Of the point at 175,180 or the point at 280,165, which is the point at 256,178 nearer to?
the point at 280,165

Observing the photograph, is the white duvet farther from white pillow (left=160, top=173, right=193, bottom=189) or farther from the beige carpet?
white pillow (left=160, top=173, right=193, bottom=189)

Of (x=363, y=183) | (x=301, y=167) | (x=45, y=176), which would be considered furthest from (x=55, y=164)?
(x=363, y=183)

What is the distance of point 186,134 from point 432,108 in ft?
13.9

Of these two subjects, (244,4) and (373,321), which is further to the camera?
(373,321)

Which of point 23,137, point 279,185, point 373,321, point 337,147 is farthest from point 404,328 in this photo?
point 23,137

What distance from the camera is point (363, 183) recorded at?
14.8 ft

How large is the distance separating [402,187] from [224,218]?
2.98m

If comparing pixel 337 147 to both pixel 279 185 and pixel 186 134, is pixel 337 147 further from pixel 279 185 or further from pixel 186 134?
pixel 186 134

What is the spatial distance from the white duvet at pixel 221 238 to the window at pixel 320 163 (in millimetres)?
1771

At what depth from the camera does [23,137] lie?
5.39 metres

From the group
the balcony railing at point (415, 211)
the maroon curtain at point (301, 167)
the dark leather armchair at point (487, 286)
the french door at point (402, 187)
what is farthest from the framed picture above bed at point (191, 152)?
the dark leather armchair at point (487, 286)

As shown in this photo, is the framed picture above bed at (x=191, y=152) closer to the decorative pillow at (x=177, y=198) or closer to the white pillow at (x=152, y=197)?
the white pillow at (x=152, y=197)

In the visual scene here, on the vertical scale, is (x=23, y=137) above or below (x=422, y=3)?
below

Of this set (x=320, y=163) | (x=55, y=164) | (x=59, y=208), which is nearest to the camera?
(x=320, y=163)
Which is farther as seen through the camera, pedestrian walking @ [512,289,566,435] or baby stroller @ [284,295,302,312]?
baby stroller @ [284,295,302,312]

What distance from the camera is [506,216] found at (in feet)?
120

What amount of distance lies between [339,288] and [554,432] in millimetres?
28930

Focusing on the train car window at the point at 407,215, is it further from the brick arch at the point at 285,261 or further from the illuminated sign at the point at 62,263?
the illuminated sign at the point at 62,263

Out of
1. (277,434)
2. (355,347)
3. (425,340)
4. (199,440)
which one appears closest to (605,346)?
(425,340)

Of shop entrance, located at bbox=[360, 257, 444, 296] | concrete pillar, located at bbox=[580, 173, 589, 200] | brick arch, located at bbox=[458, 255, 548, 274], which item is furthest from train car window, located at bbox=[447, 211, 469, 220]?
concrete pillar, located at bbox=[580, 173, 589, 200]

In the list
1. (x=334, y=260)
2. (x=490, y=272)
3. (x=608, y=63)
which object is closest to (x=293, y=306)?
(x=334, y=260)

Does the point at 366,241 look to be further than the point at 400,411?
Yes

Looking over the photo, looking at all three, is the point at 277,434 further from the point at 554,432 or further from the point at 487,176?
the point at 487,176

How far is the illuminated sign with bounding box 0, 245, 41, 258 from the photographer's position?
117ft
# # # #
Please rewrite the listing above, renaming "brick arch" to "stone arch" everywhere it occurs and leaving everything else unchanged.

Of the point at 175,180 or the point at 280,165, which is the point at 256,178 nearer to?
the point at 280,165

Observing the photograph, is the white duvet farther from white pillow (left=160, top=173, right=193, bottom=189) or farther from the beige carpet?
white pillow (left=160, top=173, right=193, bottom=189)

Of (x=363, y=183) | (x=301, y=167) | (x=45, y=176), which would be considered furthest from (x=55, y=164)?
(x=363, y=183)

What is the distance of point 186,134 from point 432,108 in ft?
13.9

Of these two subjects, (244,4) and (373,321), which is further to the camera?
(373,321)

Which of point 23,137, point 279,185, point 373,321, point 337,147 is farthest from point 404,328 in this photo?
point 23,137

What distance from the camera is point (363, 183) recorded at?
14.8 ft

How large is the distance separating [402,187] from [224,218]?
2.98m

If comparing pixel 337 147 to both pixel 279 185 and pixel 186 134, is pixel 337 147 further from pixel 279 185 or further from pixel 186 134?
pixel 186 134

What is the spatial distance from the white duvet at pixel 221 238 to the window at pixel 320 163 (in millimetres)?
1771

At what depth from the camera does [23,137] lie?
5.39 metres

From the group
the balcony railing at point (415, 211)
the maroon curtain at point (301, 167)
the dark leather armchair at point (487, 286)
the french door at point (402, 187)
what is farthest from the framed picture above bed at point (191, 152)?
the dark leather armchair at point (487, 286)

As shown in this photo, is the framed picture above bed at (x=191, y=152) closer to the decorative pillow at (x=177, y=198) or closer to the white pillow at (x=152, y=197)?
the white pillow at (x=152, y=197)

In the visual scene here, on the vertical scale, is (x=23, y=137) above or below (x=422, y=3)?
below

Of this set (x=320, y=163) | (x=55, y=164) | (x=59, y=208), which is nearest to the camera?
(x=320, y=163)
Which is farther as seen through the camera, pedestrian walking @ [512,289,566,435] or baby stroller @ [284,295,302,312]?
baby stroller @ [284,295,302,312]

What distance from the camera is [506,216] found at (in feet)?
120

What amount of distance lies between [339,288] and [554,432] in millimetres?
28930

Focusing on the train car window at the point at 407,215, is it further from the stone arch at the point at 285,261 or further from the illuminated sign at the point at 62,263?
the illuminated sign at the point at 62,263

Out of
1. (277,434)
2. (355,347)
3. (425,340)
4. (199,440)
which one appears closest to (605,346)?
(425,340)

Of shop entrance, located at bbox=[360, 257, 444, 296] | concrete pillar, located at bbox=[580, 173, 589, 200] | stone arch, located at bbox=[458, 255, 548, 274], which item is furthest from train car window, located at bbox=[447, 211, 469, 220]?
concrete pillar, located at bbox=[580, 173, 589, 200]

In the list
1. (x=334, y=260)
2. (x=490, y=272)
3. (x=608, y=63)
which object is closest to (x=293, y=306)?
(x=334, y=260)

Does the point at 366,241 look to be further than the point at 400,411?
Yes

Looking over the photo, looking at all three, is the point at 277,434 further from the point at 554,432 or further from the point at 487,176?
the point at 487,176

How far is the illuminated sign with bounding box 0, 245, 41, 258 from the photographer's position?
117ft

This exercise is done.